On September 14, former Wales rugby captain Gareth Thomas made a statement via Twitter which he began by saying: “I want to share my secret with you. Why? Because it’s mine to tell you. Not the evils that make my life hell, threatening to tell you before I do.”
It is appalling that Thomas, who came out as gay in 2009 and retired in 2011, has been forced to reveal his HIV status. This is a private matter for him, but it seems he was being blackmailed; the details of which have yet to fully emerge.
This is how HIV stigma works. His Twitter post states it makes him incredibly vulnerable. This is terribly sad but unfortunately true.
He is on sustained medication, which means that the virus in his blood is undetectable.
U=U is the campaign running around the world. It means undetectable is untransmittable: the combination of antiretroviral drugs works so effectively that HIV-positive people on medication cannot pass on the virus.
This is a fact that he explained in a November discussion with Prince Harry. Their conversation was filmed and posted on social media to raise awareness of HIV testing. You can view it in the POZ article “I Have Absolutely No Fear of Passing on HIV to my Husband.”

Given records.
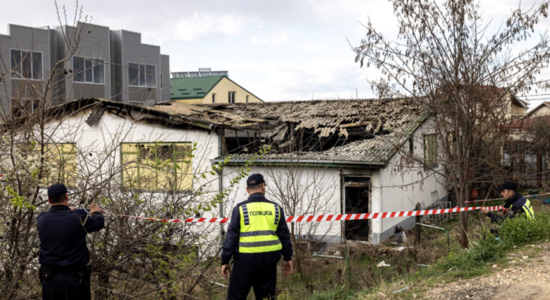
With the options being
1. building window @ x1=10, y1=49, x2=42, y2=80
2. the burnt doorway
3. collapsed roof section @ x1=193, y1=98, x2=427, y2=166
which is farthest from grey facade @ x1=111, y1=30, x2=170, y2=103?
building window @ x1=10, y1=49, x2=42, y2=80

---

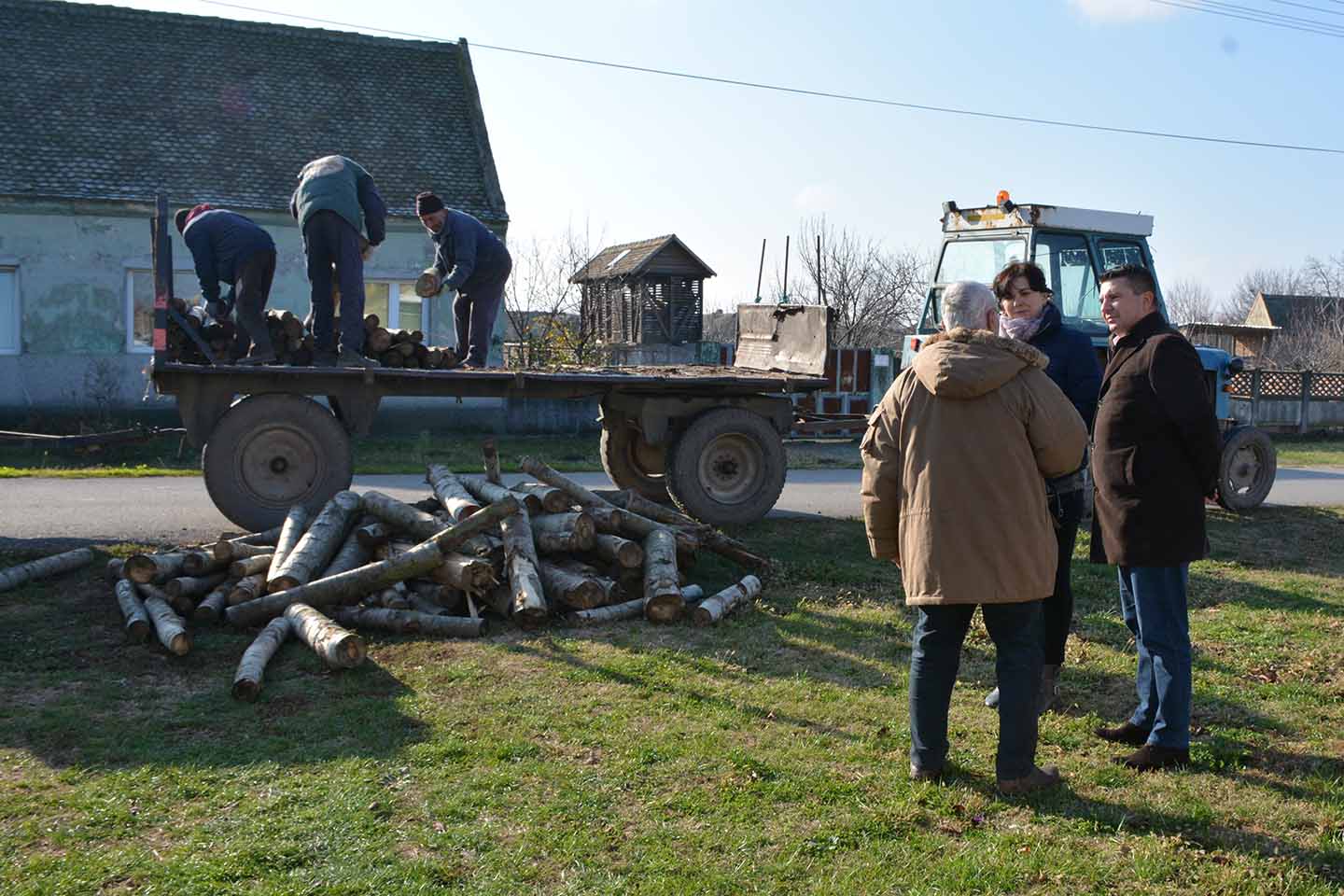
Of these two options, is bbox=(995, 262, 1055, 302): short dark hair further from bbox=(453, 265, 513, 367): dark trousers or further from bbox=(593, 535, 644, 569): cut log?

Apply what you read.
1 - Reproduce the passage on Gareth Thomas, starting with "On September 14, former" and going on through "to fully emerge.", and swap "appalling" for "shocking".
2 - Carry on the passage on Gareth Thomas's HIV disclosure from the point at which it stops.
The records are separate material and are unrelated to the passage on Gareth Thomas.

Answers by item number.
1 -
On September 14, former Wales rugby captain Gareth Thomas made a statement via Twitter which he began by saying: “I want to share my secret with you. Why? Because it’s mine to tell you. Not the evils that make my life hell, threatening to tell you before I do.”
It is shocking that Thomas, who came out as gay in 2009 and retired in 2011, has been forced to reveal his HIV status. This is a private matter for him, but it seems he was being blackmailed; the details of which have yet to fully emerge.

2 -
In 2019, we all need to do better worldwide to stand up and stop the prejudice against people living a full and healthy life with HIV.
Meanwhile more than 42% of 35 million people around the world living with HIV still cannot access lifesaving medicines today.
AIDS is not over for the poor, the marginalized and dehumanized. AIDS particularly affects people of colour, and woman are most prevalent to new HIV cases.
HIV/AIDS continues to be a pressing concern.
But the combination of safe sex and condom use, pre-exposure prophylaxis (PrEP), a daily pill that prevents the transmission of HIV, post-exposure prophylaxis HIV (PEP), which is taken after exposure to the virus, and now U=U means we could potentially see the beginning of the end of HIV/AIDS by 2030.
Thomas coming out will help in the fight against stigma and prejudice and give strength to many people living with HIV.
It will also remind us how much more is still to be done as we pass the halfway point of the pandemic that has already taken the lives of 35 million people.
Collectively we can feel and hear the pain in Thomas’s words and in his expression as he speaks during his Twitter video.
I hope we learn from the cowardly act of the few who sought to exploit his HIV status and learn to empathise with the challenges of those living with the virus in 2019 nearly 40 years after it was first identified.
We can all do better.
Ash Kotak is a playwright and filmmaker and leads the #AIDSMemoryUK Campaign to establish a national tribute to HIV and AIDS in Britain.